• [Passage shown]:
━━━

Q: How does acquisition of FriendFeed factored in? Any future plans of acquisitions? How is founded team of FF integrated?
A: We’ve done two integration. Blake Ross’s company and FriendFeed. They’re small, they’re incredibly talented group of engineers. We are a culture of builders. This was a company in our ecosystem iterating the fastest. They were attracted for the same reason. They want to impact hundreds of millions people. People stood up and applauded as they walked around.

Q: I want to talk a little bit about leadership. What has been secret to your success of being a leader?
A: I think I’m lucky. I’ve been lucky to have these opportunities. Fundamentally people who can be great leaders have some qualities: one is a real sense of humility, you don’t lead people by thinking you’re better than them. That sincerity can’t be faked. Mark has that. He has a deep sense of where he thinks the world is going, what he thinks we can add. The other thing that really matters is ability and willingness to communicate authentically. Kids say it like it is. They will learn not to do that, but there’s something endearing about it. I don’t subscribe to honesty for honesty’s sake. Find a way to communicate authentically. Be ok with saying I dont have the answer…

Q: Talk about Mark. What’s it like working with him?
A: You go work for someone who is quite young. Need a close partnership. We were explicit about how to do that, we spent a lot of time together before I joined. We agreed we were going to sit together. We do first meeting monday morning, and a meeting friday. Give feedback every week. More and more we can finish each other’s sentences. He’s someone I really learn from. He is good at asking, “why not?” Worst thing about working with him is he accidentally reminds me how old I am. I was saying I am going to my business school reunion, I was asking when his reunion would be.. He asked me when mid-life crises happen?

Q: How do you balance having two young kids, work/life challenge?
A: You’re very active too, you’re posting a lot and have kids. I think this is hugely important, I think we need to keep more people in the workforce. Most of the women from our class aren’t working. 15% of C level execs in the country are women. 10 years ago it was 7%. It’s not fast enough. I think not enough women are staying in the workforce. I’m passionate about telling women you can do both. I don’t say you can have it all. But I’m glad I get to work, and I’m glad I’m raising kids. I think we’ve made more progress in workplace than in the home. Women still working a lot in the home when husband/wife are both working. So it’s like they have two jobs.I think most important thing we can do is change the home, and that is really hard. We need to applaud men for taking care of kids and we don’t do that. We need to make it more part of women’s identity to work, and less for men.

━━━

• [Given information]:
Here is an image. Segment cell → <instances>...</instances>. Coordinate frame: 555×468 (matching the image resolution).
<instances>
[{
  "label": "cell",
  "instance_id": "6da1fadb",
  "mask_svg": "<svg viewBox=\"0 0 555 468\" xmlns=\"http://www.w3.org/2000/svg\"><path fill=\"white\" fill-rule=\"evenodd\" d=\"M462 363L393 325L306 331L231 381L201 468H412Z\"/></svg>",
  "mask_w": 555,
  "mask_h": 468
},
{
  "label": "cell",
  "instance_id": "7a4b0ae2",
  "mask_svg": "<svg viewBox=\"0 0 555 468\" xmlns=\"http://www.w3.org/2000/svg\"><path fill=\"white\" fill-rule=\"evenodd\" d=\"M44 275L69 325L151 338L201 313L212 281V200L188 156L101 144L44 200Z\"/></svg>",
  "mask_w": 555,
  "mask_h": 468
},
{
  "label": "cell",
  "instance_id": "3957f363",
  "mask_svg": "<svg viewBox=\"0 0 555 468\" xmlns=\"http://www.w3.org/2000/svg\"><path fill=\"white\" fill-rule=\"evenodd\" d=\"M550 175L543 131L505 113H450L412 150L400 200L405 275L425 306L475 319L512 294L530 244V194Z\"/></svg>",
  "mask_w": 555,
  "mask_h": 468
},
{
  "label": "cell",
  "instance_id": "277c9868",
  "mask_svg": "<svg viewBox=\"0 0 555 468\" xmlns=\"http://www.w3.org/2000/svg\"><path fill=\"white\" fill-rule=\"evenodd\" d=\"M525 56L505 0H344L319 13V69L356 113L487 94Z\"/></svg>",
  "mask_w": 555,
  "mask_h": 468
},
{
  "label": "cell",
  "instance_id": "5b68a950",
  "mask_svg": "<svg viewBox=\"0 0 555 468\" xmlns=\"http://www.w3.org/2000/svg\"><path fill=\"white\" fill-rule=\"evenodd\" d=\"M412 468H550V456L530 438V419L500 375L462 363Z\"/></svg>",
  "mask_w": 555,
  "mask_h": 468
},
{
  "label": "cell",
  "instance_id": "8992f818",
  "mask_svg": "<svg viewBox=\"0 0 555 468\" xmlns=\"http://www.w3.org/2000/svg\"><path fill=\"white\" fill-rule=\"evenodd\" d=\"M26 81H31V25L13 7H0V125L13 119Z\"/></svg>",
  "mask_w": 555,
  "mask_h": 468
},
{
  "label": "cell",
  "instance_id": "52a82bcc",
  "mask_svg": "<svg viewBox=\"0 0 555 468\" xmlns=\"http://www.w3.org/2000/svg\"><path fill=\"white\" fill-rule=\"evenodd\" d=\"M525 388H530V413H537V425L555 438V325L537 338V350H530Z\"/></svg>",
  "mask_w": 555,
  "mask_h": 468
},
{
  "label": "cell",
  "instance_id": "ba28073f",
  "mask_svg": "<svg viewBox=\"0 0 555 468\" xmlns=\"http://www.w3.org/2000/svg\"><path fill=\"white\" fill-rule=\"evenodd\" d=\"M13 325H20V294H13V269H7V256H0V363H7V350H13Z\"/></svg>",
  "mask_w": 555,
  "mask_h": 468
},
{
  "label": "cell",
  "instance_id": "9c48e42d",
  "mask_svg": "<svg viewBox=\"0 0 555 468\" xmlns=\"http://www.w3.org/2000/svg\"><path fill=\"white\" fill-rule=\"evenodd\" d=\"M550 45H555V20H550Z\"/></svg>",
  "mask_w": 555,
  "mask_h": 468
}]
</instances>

━━━

• [Required work]:
**a.** Based on the interview transcript, state whether each statement agrees with it, answering yes or no and quoting the deciding words: (i) The speaker and Mark meet on Monday morning and again on Friday. (ii) Ten years ago, 15% of C-level executives in the country were women. (iii) The speaker tells women they can have it all.
**b.** Summarize the interview transcript in three sentences.
**c.** Write the next part of the interview transcript, starting after its final answer.

• [Answers by item number]:
**a.**
(i) Yes: "We do first meeting monday morning, and a meeting friday."
(ii) No: "10 years ago it was 7%."
(iii) No: "I don’t say you can have it all."

**b.** The speaker describes integrating two small, talented groups of engineers, Blake Ross’s company and FriendFeed, into a culture of builders, and names humility and authentic communication as qualities of great leaders. Working with Mark rests on a close partnership, with a meeting on Monday morning, another on Friday, and feedback every week. On work and family, the speaker says not enough women stay in the workforce, notes that 15% of C-level executives are women compared with 7% ten years ago, and argues that the most important change has to happen in the home.

**c.**
Q: You used to have a big focus on apps. Now more on FB connect, FB Fund/FB Rev. Coming year how you will deal with third parties.
A: We’re very focused on everyone. We have platform where you can build, put apps on Facebook.com, or you can have your own website. We recognize there are people building for Facebook who don’t have website.

Q: You talk about the evolution of Twitter/Facebook. What is your view on traditional media in the next five years?
A: They provide editorially verified news. My fear about local news going out of business. Who is going to cover the school board? I’m a big believer in this. We have challenge of getting quality of information out of WSJ and provide to citizens. The ways in which it is monetized and written is going to be different.

Q: What kind of impact, 10-20 years, Facebook and all the people in this room will have. How will it be better? What do need to do?
A: I have a sense of gratitude that I get to work in Tech. I can write like 3 lines of code. I feel lucky to be sitting in this room, where there is so much history. My son thinks the world has Tivo, that it’s on demand everywhere. We’ve made his world that much more driven by him. The things we haven’t invented today, my kids aren’t going to understand the world without. They’re going to make it harder for the moral atrocities that go on today to continue.